▶ Given records:
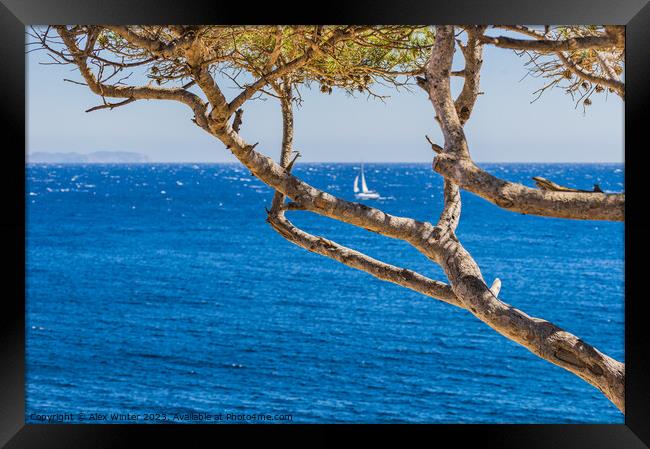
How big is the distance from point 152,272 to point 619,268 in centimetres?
2118

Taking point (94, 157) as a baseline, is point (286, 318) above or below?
below

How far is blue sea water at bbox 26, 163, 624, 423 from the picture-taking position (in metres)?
24.3

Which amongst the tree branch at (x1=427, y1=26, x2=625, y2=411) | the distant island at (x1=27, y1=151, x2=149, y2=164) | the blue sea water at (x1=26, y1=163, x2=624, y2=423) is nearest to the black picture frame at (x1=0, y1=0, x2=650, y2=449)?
the tree branch at (x1=427, y1=26, x2=625, y2=411)

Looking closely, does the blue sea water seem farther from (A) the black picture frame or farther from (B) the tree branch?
(B) the tree branch

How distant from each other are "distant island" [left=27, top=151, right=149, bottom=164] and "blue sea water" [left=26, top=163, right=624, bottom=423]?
5061mm

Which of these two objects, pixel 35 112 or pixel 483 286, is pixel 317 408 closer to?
pixel 483 286
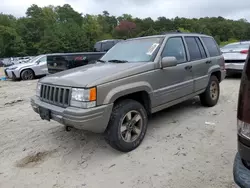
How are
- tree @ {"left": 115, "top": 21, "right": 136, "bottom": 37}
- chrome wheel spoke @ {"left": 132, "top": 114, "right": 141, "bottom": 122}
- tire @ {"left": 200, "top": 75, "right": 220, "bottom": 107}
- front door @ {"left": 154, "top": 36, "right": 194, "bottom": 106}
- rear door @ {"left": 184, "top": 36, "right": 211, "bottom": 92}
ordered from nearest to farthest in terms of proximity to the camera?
chrome wheel spoke @ {"left": 132, "top": 114, "right": 141, "bottom": 122}
front door @ {"left": 154, "top": 36, "right": 194, "bottom": 106}
rear door @ {"left": 184, "top": 36, "right": 211, "bottom": 92}
tire @ {"left": 200, "top": 75, "right": 220, "bottom": 107}
tree @ {"left": 115, "top": 21, "right": 136, "bottom": 37}

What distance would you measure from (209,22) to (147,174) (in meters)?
67.8

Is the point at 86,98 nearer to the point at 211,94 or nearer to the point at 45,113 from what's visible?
the point at 45,113

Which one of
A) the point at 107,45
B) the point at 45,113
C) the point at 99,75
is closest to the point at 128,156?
the point at 99,75

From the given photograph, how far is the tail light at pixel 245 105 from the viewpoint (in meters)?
1.54

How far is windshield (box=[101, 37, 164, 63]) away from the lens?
405cm

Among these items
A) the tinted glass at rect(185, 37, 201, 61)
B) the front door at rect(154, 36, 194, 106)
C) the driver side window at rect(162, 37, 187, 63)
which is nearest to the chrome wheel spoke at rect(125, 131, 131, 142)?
the front door at rect(154, 36, 194, 106)

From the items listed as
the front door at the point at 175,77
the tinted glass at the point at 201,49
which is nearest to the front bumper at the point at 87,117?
the front door at the point at 175,77

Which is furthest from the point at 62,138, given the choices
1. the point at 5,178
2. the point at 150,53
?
the point at 150,53

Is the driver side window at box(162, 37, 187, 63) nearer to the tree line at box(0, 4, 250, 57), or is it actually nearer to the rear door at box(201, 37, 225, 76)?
the rear door at box(201, 37, 225, 76)

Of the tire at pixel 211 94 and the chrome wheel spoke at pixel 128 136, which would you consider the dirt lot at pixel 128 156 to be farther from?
the tire at pixel 211 94

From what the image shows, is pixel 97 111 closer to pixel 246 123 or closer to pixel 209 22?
pixel 246 123

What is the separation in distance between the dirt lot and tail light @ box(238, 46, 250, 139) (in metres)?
1.32

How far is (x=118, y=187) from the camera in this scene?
275 cm

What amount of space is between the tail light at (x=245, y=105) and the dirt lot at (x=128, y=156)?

▶ Exercise aim: Copy the lines exactly, starting with the line that contains "From what the" and continuing through the last of the lines.

▶ Result:
From what the image shows, is pixel 97 111 closer to pixel 246 123 or closer to pixel 209 22?
pixel 246 123

What is the separation in distance between the dirt lot and tail light @ box(238, 46, 250, 139) (in metres)?
1.32

How far is (x=118, y=187) from the camera in this scene?
275 cm

What amount of space is between the tail light at (x=245, y=105) and the dirt lot at (x=128, y=156)?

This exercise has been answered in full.